▶ _Given exercise_
Locate every line in the listing below that contains the string "light", and copy each of those lines out in full. Matching is case-sensitive.

▶ _Data records_
## BEGIN

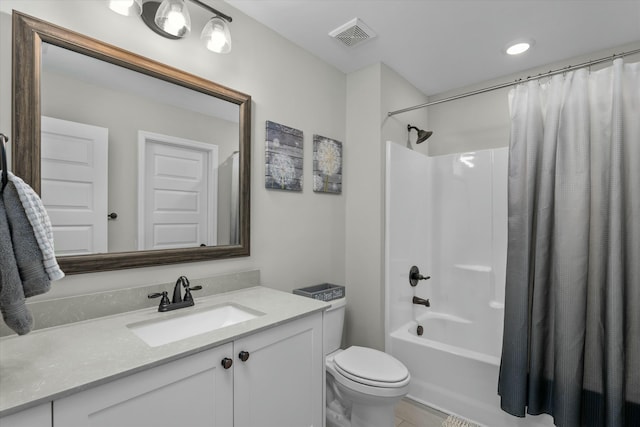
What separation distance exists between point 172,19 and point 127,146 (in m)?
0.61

## END
## BEGIN

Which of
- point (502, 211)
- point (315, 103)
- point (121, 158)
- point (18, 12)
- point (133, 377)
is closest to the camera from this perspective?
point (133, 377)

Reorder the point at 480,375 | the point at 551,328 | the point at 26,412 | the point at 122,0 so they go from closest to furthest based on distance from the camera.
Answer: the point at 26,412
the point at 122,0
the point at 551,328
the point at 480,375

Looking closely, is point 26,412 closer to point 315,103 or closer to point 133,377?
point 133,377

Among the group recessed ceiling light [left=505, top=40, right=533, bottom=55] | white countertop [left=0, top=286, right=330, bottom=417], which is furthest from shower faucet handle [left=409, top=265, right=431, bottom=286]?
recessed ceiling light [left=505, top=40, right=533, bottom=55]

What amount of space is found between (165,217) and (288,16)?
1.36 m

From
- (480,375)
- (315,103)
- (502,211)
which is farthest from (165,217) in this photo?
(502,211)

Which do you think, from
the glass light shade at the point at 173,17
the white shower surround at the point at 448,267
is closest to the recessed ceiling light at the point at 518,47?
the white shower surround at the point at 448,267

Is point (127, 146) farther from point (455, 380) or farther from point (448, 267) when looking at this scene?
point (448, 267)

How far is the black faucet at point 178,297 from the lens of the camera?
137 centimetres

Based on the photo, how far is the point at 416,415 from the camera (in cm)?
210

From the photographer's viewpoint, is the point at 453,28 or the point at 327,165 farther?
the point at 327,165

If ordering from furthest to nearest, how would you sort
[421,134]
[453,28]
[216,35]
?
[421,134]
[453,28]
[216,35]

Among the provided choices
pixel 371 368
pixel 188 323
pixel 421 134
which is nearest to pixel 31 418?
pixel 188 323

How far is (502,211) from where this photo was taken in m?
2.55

## END
## BEGIN

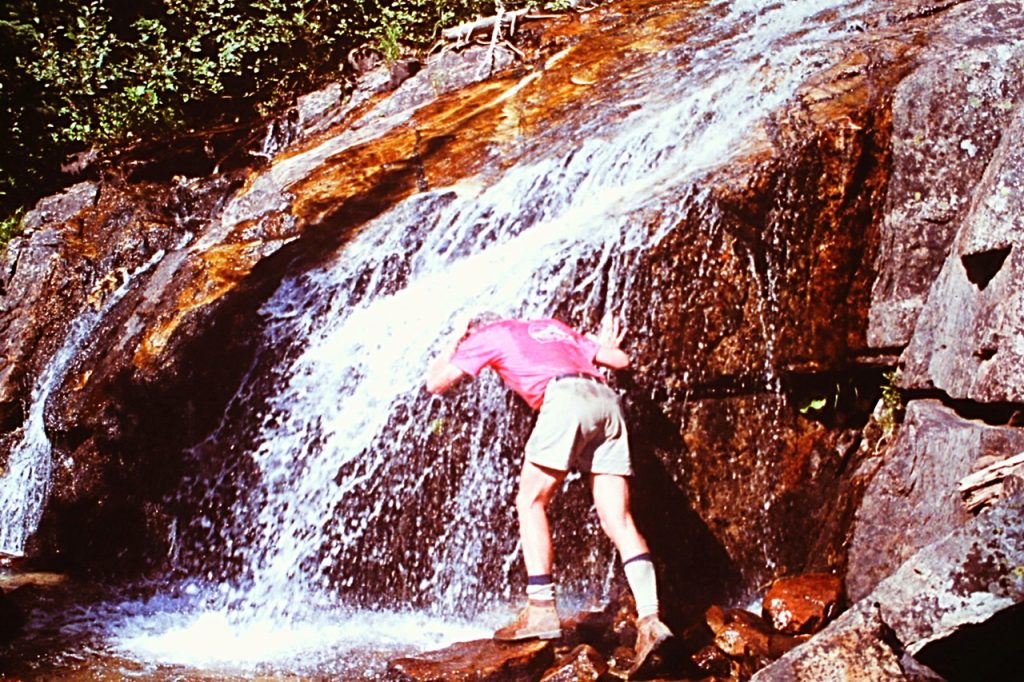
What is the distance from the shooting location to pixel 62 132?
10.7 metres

## END

▶ _Written reply_
Among the group recessed ceiling light [left=505, top=40, right=533, bottom=55] | white countertop [left=0, top=286, right=330, bottom=417], which is furthest from shower faucet handle [left=409, top=265, right=431, bottom=286]?
recessed ceiling light [left=505, top=40, right=533, bottom=55]
the glass light shade at the point at 173,17
is closest to the recessed ceiling light at the point at 518,47?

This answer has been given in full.